▸ **EXERCISE DETAILS**
Search the material for "continuing" and show all lines that contain it.

━━━━━━━━

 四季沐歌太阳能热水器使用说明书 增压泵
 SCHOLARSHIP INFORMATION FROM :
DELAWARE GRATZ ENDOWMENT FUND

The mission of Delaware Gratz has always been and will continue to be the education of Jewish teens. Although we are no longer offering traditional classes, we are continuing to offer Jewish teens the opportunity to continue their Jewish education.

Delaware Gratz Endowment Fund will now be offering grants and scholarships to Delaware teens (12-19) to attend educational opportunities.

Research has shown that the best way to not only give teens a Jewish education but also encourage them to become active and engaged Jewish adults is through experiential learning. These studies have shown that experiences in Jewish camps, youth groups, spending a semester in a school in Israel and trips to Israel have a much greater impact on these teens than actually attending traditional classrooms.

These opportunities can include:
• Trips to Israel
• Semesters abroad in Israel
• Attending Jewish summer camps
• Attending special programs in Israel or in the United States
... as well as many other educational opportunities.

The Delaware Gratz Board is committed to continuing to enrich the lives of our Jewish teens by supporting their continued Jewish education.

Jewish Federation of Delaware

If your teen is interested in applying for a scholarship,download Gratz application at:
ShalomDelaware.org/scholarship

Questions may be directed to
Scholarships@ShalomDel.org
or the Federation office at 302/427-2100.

━━━━━━━━

▸ **EXERCISE OUTPUT**
The mission of Delaware Gratz has always been and will continue to be the education of Jewish teens. Although we are no longer offering traditional classes, we are continuing to offer Jewish teens the opportunity to continue their Jewish education.
The Delaware Gratz Board is committed to continuing to enrich the lives of our Jewish teens by supporting their continued Jewish education.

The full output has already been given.